Das Rad neu erfinden

Interview mit DI Dr. Umut Cakmak, Geschäftsführer der Plastic Innovation GmbH und Forscher am Institute of Polymer Product Engineering an der JKU Linz

Fahrrad der Zukunft
Fahrrad der Zukunft © ENGEL
DI Dr. Umut Cakmak informiert über das Fahrrad der Zukunft
DI Dr. Umut Cakmak informiert über das Fahrrad der Zukunft © Plastic Innovation

23.03.2022

Das Fahrrad der Zukunft wird im Spritzgussverfahren erzeugt: Das Geschäftsmodell der Plastic Innovation GmbH basiert auf Engineering und Umsätzen mit Lizenzvergabe. Damit ein hochwertiger Fahrradrahmen in wenigen Minuten hergestellt werden kann, bietet das Unternehmen seinen Kunden auch das erforderliche Know-how an.

Sie haben „ökologische“ Fahrradrahmen erfunden – was ist Stand der Dinge und wie sehen Sie die Verbindung von Design, Material und Prozessen für neue Produkte?

Fahrradrahmen aus Kunststoff statt aus Stahl oder Aluminium können das Treibhauspotenzial senken. Genau das setzen wir in der Plastic Innovation in die Praxis um. Beim Fahrradrahmen ermöglicht der Wasserinnendruck-Spritzguss die Realisierung von hohlen Querschnitten, um das beste Verhältnis von Steifigkeit zu Masse in der Massenproduktion zu erhalten. Gearbeitet wird mit kurzfaserverstärktem Kunststoff. Hier verwenden wir aufbereitete Carbonfasern – nämlich ICF-Compounds von Akro-Plastics. Die gesamte Rahmenstruktur kann in einem Produktionszyklus hergestellt werden und ermöglicht durch den Gießvorgang höheren Designfreiraum und Funktionsintegration. Zudem ist lokale Produktion für den lokalen Markt durch den hohen Automatisierungsgrad möglich. Das reduziert Transportwege und durch die Verwendung eines bestimmten thermoplastischen Kunststoffs kann der Fahrradrahmen wie der mechanisch rezykliert werden. Der Forschungsaspekt umfasst die Verbesserung von digitalen Produktentwicklungsmethoden wie Berechnungsmodellen, Materialmodellen sowie verarbeitungsgerechten Auslegungskonzepten.
 

Von der Forschung zum Start-up: Was sind entscheidende Faktoren, um den Sprung zu schaffen?

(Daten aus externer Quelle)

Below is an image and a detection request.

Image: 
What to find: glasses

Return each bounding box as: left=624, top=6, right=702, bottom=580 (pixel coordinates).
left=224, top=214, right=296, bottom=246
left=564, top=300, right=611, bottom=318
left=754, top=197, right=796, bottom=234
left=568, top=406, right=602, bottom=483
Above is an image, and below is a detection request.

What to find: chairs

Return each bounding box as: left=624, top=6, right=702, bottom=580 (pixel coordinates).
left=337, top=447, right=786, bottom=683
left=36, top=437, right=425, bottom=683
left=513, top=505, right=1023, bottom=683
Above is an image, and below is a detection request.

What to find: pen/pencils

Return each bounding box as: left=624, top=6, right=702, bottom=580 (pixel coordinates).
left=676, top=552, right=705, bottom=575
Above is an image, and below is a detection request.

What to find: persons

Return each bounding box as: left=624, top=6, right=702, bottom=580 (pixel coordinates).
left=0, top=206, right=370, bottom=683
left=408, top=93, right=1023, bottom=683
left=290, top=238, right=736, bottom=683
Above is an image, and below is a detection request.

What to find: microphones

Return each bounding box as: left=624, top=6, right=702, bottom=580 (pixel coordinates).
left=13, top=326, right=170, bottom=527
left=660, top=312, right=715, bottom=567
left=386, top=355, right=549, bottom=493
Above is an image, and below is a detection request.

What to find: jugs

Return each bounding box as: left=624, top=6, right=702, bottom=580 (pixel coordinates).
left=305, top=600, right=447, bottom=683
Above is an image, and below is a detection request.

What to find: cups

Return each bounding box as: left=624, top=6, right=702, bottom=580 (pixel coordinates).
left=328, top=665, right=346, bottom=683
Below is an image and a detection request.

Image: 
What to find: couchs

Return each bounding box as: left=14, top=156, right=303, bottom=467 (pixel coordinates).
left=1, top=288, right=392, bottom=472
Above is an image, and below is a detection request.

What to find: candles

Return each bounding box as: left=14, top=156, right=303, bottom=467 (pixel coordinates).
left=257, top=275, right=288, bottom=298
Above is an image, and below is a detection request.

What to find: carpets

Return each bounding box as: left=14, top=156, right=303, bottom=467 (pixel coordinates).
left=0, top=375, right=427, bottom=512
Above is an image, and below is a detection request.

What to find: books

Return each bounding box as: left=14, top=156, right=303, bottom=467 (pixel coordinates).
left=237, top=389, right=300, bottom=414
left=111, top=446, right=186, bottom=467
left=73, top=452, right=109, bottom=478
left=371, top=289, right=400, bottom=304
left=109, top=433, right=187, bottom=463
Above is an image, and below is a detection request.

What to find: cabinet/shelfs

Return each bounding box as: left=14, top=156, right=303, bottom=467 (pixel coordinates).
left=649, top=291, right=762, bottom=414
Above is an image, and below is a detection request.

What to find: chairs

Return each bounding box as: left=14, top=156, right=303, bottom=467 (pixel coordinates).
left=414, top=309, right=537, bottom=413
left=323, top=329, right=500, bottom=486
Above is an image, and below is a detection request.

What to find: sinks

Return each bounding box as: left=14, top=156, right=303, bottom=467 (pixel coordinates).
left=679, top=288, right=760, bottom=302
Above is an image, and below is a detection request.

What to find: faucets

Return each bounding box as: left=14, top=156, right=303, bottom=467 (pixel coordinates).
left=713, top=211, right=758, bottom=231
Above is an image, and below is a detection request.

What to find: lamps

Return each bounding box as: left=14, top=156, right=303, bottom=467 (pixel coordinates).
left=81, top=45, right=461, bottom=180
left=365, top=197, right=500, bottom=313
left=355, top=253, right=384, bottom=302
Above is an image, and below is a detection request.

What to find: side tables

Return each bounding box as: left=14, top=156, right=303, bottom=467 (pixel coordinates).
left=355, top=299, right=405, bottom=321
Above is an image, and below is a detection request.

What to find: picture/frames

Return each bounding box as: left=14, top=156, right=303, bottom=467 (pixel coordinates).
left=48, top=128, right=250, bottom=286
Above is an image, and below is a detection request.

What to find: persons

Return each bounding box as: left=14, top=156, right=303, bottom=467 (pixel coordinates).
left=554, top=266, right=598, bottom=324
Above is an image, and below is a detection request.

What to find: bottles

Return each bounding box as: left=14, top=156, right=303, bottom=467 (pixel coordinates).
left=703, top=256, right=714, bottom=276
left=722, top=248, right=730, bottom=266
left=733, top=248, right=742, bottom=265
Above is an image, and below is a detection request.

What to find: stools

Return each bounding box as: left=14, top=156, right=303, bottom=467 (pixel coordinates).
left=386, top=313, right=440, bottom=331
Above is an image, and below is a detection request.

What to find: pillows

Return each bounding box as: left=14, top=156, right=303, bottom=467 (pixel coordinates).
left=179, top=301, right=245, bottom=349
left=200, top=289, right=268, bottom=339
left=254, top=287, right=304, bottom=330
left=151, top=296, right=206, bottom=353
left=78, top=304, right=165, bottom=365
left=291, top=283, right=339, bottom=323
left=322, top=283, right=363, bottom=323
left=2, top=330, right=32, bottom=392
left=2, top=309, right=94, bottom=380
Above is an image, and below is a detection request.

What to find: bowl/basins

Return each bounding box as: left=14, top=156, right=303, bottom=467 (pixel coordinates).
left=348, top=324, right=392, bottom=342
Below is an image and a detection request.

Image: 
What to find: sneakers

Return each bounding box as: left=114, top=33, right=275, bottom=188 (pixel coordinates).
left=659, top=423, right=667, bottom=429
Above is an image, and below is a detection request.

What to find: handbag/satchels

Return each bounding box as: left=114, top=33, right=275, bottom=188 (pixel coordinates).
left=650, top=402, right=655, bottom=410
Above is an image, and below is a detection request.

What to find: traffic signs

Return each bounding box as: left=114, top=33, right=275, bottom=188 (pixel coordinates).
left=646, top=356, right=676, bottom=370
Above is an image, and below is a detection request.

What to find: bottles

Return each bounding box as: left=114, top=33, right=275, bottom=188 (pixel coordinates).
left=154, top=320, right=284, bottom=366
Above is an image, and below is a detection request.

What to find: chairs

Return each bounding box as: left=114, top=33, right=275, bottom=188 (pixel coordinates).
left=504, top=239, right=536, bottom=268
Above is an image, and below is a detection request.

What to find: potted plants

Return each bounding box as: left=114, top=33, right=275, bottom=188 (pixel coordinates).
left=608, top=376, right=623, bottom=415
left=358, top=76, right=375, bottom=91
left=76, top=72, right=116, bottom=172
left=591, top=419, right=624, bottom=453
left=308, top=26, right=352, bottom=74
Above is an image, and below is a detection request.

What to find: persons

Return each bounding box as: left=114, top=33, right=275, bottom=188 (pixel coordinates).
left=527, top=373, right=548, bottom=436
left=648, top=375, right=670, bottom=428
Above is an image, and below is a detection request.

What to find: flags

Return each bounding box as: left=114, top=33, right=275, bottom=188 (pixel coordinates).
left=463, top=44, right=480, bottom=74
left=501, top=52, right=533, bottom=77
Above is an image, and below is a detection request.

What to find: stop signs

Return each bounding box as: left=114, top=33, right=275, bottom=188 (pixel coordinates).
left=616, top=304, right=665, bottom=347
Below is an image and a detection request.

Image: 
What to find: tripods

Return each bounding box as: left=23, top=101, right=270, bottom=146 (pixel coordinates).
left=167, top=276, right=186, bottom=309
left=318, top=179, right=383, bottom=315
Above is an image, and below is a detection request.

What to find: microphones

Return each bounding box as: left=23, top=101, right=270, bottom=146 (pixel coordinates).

In der Kunststofftechnik und speziell in der Produktion von Bauteilen ist es wesentlich, über Partner oder Universitäten den Zugang zu notwendigen Technologien zu erhalten. Die Produktentwicklungsphasen vom Konzept über Design und Produktauslegung bis hin zur Produktherstellung sind sehr zeit- und kostenintensiv. Über digitale Produktentwicklung können viele Aspekte der strukturellen und produktionsrelevanten Anforderungen überprüft und Lösungen erarbeitet werden. In der Produktproduktion ist die schnelle Umsetzung eines „Minimum Viable Products“ und dessen experimentelle Validierung entscheidend, um die Rückschlüsse für eine verbesserte Produktentwicklung zu nutzen.
 

Hochleistungskunststoffe oder technische Thermoplaste – was sind die Trends bei Materialentwicklung in der Mobilität?

Jeder Werkstoff kann je nach ökologischen, wirtschaftlichen und technischen Anforderungen ersetzt werden. Unsere Aufgabe ist, das Anforderungsprofil zu hinterfragen und alternative Lösungen zu erarbeiten. Falls diese Lösungen in der Bewertung einen günstigeren Effekt für Mensch und Umwelt haben, müssen die Materialsubstitutionen umgesetzt werden. Wir müssen unsere begrenzten Ressourcen so effizient wie möglich einsetzen.